The development we know today as Highland Palms Senior Estates & Country Club, Inc. was the dream of two brothers from Iran, Sauid and Lofallah Halimi, who began thinking about developing the 140-acre plot in 1960. However, it wasn’t until 1968 that they were finally able to start designing the project, initially named Highland Palms Mobile Estates, under the umbrella of another development they were pursuing in Nevada, Tyrolian Village, Inc.
The actual development of Highland Palms began in 1972 with the clubhouse complex, designed by Sauid’s Son, Henry, together with the paving of the streets, the layout of 180 lots, and the completion of the swimming pool. The community was incorporated on May 30 of that year as Highland Palms Mobile Estates, Inc.
The first Directors of the new corporation were:
The community’s first resident was George Urquhart, who purchased his property in October of 1972.
Later that year, an additional section of land was annexed to the project, bringing the community to its present size of 535 residential lots.
In 1973, Henry was recalled to Iran for compulsory military service and the work on the development was taken over by his cousin, Edward.
Initially, the development was run by a manager, Merle Hancock and his wife, Clara, who left in 1973 and were replaced by Jack Stokes, a professional golfer, who initiated the community’s first open golf tournament, The Highland Fling. Following Jack’s death in 1974, the community changed from a manager-run development to one governed by a board of directors.
At the end of 1975, a supplement to the original Covenants, Conditions & Restrictions (CC&Rs), recorded May 18, 1972, converted the development into an “Adult” community – meaning all residents had to be at least 18-years of age.

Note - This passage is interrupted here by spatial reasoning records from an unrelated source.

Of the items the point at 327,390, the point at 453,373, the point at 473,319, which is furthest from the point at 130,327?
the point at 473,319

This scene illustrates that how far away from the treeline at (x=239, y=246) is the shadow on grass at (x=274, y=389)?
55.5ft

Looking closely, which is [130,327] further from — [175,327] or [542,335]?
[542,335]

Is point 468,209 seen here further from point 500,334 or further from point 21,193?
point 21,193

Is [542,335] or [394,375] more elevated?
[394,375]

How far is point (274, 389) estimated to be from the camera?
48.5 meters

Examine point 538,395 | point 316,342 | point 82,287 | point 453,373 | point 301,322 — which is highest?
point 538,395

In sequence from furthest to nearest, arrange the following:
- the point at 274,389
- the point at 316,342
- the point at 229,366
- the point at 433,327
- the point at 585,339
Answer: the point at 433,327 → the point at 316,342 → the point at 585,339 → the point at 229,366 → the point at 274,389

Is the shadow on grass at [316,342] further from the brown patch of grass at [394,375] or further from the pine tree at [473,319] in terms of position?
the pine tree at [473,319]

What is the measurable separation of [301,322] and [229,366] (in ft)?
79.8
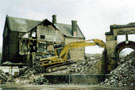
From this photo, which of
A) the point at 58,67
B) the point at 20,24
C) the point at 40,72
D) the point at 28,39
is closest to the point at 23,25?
the point at 20,24

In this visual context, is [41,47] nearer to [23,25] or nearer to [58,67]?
[23,25]

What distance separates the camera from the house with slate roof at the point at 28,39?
36625 mm

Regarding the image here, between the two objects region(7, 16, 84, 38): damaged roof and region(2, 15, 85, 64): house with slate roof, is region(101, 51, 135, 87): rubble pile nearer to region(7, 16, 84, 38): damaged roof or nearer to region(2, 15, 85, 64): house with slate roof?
region(2, 15, 85, 64): house with slate roof

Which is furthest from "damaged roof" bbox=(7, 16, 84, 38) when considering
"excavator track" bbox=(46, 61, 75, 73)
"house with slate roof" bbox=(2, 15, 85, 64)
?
"excavator track" bbox=(46, 61, 75, 73)

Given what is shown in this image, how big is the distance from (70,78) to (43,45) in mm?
19992

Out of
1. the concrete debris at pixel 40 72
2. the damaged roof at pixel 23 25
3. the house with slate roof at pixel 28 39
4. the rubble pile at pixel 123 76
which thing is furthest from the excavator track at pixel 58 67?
the damaged roof at pixel 23 25

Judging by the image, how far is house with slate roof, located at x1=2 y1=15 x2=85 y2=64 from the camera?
36.6 m

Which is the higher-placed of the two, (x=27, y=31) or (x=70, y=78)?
(x=27, y=31)

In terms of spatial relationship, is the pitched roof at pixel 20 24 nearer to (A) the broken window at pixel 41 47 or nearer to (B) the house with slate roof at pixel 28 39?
(B) the house with slate roof at pixel 28 39

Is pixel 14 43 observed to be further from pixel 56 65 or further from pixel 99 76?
Result: pixel 99 76

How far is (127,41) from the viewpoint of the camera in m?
18.5

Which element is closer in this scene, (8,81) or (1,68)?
(8,81)

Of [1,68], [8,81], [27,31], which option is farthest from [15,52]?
[8,81]

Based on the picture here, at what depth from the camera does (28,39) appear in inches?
1458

The supplement also made Highland Palms Mobile Estates, inc. the successor declarant to Tyrolean Village, Inc.
In the mid-70s, the project ran into a variety of troubles and Brentwood Savings & Loan Association took things over, bringing in a project manager, Ernest Roach, to oversee completion of utilities and preparation of lots, and a sales team, Bill and Betty Neeper.
Between them, they finished the development and ultimately turned over clear title to the property to Highland Palms Mobile Estates, Inc. You can see a copy of their brochure promoting the development here.

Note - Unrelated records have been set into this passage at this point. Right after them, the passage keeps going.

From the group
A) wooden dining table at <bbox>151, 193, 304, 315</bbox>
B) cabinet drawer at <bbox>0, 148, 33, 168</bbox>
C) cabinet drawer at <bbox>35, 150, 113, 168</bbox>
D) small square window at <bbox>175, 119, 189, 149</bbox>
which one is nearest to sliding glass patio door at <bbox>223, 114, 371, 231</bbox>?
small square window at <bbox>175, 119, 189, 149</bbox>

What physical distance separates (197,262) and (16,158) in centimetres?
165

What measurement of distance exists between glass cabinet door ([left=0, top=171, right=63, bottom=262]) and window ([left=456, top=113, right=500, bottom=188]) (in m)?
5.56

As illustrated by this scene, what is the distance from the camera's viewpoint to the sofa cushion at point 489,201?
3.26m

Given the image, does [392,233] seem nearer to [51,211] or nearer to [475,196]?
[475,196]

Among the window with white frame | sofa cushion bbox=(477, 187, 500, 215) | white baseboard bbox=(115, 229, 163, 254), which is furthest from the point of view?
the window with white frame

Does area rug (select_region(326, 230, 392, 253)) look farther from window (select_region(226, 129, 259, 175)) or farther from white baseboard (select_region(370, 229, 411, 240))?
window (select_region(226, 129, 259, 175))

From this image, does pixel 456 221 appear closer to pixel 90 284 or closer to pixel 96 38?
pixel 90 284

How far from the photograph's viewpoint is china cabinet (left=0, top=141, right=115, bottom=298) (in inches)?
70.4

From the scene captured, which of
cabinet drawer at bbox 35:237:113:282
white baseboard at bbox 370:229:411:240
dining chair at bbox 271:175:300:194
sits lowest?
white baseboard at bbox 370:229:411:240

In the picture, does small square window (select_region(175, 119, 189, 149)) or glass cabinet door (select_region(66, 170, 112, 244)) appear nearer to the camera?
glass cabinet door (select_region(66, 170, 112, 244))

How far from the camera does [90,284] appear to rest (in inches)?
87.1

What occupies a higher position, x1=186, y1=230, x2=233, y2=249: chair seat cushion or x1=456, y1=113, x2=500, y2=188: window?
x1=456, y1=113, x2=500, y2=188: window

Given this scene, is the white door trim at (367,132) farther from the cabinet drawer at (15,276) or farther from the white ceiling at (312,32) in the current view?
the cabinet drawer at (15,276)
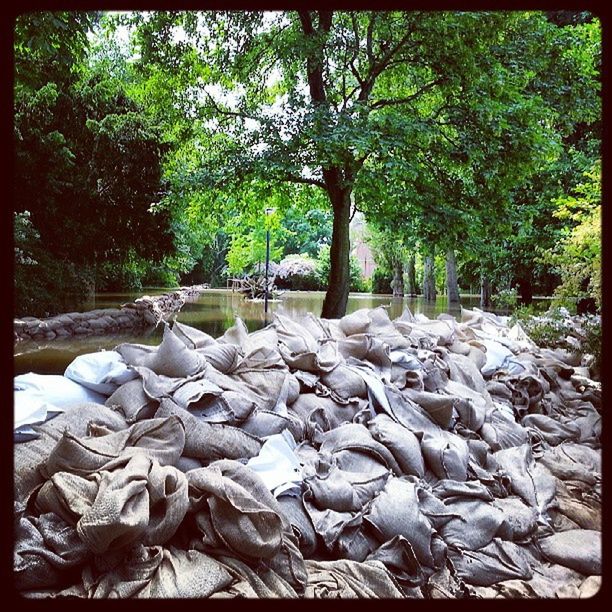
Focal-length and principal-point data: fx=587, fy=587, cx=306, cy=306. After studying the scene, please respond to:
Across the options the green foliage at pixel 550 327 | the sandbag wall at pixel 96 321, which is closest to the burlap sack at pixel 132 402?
the green foliage at pixel 550 327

The CC&Rs were amended again in 1989 to change from an Adult community to a “Community for Older Persons,” meaning persons 55 years of age or older. After the federal Housing for Older Persons Act was passed in 1995, the CC&Rs were amended again to bring the age restrictions into line with the new federal laws and made the minimum age for all residents 55, with a few limited exceptions.

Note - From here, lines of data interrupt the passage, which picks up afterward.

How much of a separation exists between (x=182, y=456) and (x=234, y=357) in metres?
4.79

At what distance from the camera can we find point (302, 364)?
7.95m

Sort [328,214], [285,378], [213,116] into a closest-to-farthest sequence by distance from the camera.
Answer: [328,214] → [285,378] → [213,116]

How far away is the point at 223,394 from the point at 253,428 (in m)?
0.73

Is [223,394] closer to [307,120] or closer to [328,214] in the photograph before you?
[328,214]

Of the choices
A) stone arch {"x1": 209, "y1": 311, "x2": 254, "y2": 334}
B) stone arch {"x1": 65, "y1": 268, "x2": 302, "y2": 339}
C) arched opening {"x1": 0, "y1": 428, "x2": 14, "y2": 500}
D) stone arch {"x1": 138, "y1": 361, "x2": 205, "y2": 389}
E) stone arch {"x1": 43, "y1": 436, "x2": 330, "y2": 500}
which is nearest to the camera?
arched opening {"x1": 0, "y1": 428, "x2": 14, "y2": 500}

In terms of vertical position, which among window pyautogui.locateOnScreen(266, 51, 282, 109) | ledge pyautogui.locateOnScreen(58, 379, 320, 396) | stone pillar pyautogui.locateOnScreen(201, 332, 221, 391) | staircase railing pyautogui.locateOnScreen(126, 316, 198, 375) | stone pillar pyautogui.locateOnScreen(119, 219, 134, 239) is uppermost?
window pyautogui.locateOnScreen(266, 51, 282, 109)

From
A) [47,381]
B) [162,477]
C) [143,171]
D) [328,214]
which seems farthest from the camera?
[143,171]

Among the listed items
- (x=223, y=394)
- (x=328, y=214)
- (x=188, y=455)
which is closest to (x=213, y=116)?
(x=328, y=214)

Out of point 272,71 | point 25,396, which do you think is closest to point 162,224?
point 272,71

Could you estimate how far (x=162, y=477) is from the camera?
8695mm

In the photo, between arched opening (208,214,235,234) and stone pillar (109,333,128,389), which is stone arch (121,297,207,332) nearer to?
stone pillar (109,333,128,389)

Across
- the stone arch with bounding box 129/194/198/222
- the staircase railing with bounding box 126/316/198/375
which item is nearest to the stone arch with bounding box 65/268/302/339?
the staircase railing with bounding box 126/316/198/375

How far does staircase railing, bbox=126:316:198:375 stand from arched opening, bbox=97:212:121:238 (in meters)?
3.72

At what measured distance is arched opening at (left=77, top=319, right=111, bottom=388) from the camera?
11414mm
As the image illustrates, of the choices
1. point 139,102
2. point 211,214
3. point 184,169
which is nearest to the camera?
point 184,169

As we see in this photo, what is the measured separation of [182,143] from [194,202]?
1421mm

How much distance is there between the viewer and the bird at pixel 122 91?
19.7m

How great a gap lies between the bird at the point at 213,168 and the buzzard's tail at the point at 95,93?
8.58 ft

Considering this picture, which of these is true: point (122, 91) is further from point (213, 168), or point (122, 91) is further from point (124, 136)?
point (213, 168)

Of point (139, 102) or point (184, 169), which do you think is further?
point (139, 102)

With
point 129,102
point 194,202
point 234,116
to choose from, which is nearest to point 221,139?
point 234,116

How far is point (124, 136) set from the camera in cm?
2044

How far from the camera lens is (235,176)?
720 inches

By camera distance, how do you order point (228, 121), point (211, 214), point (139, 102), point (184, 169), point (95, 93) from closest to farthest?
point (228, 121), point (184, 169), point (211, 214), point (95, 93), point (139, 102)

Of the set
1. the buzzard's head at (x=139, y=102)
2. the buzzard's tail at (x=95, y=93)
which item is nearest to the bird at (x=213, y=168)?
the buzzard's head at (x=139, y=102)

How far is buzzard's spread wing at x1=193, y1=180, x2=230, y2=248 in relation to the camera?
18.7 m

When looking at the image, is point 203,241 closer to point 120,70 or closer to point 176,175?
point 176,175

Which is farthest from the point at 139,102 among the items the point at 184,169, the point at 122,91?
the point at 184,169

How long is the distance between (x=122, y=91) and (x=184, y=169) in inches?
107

In 2006, the Articles of Incorporation were amended to formally change the name of the community to Highland Palms Senior Estates and Country Club, Inc., which is where things stand today.
EDITOR'S NOTE: Some of the information in this article came from a 1986 history written by Violet V. Hyde and published in the April, 1986, edition of the Highland Palms Highlights newsletter. She is identified as the first secretary of the Highland Palms Homeowners Association and her husband, Henderson Hyde, was the photographer who took the photos in the Brentwood Savings & Loan Association's brochure.